Fui barrada pelo Alex antes de sair e acabei perdendo o ônibus da escola. Voltei com ele no transporte coletivo, estou bem, inclusive cheguei mais cedo.”

Após digitar e parar várias vezes, recebi uma resposta:

O Alexandre? Ele te barrou pra quê? A cada dia eu acho esse moleque mais estranho.”

“Não acho que ele seja estranho”, respondi, num ato inexplicável de defender o de cabelos claros. Infelizmente Vicente fez a pergunta que eu mais temia:

E por que não?”

— E por que não…? — eu repeti sua pergunta em voz alta, tentando entender o motivo. Antes de digitar algo, ele enviou mais uma mensagem:

Se quiser desabafar com alguém… você sabe que eu não me incomodo em te ajudar. Você já fez muito por mim e eu não estou nada contente com o que eu fiz antes: virei as costas e parei de falar com você. Pode contar comigo, eu vou te ajudar. Quer que eu te ligue?”

“Por mim tudo bem.”, enviei, um pouco nervosa.

Assim que recebi a chamada, eu atendi e pude ouvir a voz de Vicente do outro lado da linha.

— E então, já sabe por onde começar?

— Na verdade não… — eu ri, um tanto envergonhada.

— Eu imaginei… — ele deu uma leve risada — Então vamos por partes. Tem certeza que não o acha estranho? Por que, assim, ele é estranho, ao menos pra mim. — ele disse, como se estivesse falando a maior verdade do mundo.

— Bom… eu acho estranho o fato de ele sempre estar com a Mariana e… — senti meu rosto ferver. Por algum motivo era estranho falar isso com um menino.

— E depois voltar pra falar com você como se fosse totalmente normal ele dar em cima das duas ao mesmo tempo? — ele perguntou, com o tom levemente entediado — Isso não é estranho, é errado. É nessas horas que eu tenho vontade de perguntar se ele está assistindo alguma série que tenha algum personagem assim, porque olha…

— Espera, você assiste esse tipo de série? — eu perguntei, surpresa.
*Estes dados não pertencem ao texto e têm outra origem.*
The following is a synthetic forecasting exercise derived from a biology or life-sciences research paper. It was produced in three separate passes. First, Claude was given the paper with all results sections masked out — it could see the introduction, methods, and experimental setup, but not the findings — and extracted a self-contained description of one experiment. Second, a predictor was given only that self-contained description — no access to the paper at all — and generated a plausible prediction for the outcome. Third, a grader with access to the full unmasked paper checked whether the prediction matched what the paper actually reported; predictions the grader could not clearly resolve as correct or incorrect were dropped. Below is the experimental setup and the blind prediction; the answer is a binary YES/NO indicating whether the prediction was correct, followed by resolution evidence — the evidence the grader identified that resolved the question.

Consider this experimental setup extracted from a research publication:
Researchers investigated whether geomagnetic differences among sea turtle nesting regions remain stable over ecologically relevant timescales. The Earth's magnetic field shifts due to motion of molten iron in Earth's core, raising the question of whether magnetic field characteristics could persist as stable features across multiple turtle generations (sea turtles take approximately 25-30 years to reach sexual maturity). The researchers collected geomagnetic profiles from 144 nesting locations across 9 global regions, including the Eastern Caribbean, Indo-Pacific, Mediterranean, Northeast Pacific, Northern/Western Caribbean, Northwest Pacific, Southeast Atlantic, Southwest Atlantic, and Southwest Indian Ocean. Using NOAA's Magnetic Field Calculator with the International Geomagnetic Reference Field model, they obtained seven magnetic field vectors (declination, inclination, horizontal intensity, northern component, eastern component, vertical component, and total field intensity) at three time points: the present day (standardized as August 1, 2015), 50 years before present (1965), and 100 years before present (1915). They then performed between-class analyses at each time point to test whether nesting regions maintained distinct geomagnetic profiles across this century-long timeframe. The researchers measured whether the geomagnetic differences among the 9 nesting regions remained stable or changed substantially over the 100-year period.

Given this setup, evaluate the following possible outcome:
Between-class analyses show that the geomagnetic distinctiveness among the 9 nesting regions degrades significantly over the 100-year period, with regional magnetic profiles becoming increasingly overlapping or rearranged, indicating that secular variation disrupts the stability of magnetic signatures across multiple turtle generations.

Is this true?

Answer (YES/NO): NO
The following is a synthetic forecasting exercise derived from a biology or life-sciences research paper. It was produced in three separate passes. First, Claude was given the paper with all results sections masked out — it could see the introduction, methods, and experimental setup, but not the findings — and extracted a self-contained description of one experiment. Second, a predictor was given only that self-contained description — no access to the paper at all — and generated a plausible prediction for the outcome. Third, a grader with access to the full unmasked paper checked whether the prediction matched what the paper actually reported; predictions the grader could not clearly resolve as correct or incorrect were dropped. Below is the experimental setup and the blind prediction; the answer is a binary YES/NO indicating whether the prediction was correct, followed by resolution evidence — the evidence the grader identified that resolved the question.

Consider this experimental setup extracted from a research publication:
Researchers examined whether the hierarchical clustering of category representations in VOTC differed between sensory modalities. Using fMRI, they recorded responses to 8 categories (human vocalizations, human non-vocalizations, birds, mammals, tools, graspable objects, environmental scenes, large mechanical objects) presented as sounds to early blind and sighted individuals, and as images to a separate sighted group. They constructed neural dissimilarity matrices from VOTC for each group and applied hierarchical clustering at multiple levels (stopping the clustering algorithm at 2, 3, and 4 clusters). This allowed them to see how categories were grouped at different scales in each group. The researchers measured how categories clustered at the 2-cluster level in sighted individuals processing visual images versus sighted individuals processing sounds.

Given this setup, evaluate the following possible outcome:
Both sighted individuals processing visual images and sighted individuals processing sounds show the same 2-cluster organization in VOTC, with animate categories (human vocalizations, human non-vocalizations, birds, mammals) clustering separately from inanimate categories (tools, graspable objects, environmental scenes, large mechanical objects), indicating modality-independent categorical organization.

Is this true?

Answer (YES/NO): NO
Ficamos um momento em silêncio, mas logo depois a voz do rapaz com heterocromia ressoou:

— Não conta pra ninguém… por favor… — ele disse, com a voz um pouco trêmula — Eu gosto, sempre assisto quando tenho tempo, mas não quero que ninguém ria de mim.

— Pode deixar, eu não conto. Também não acho que seja um motivo para rir de você. — eu disse, tentando acalmá-lo.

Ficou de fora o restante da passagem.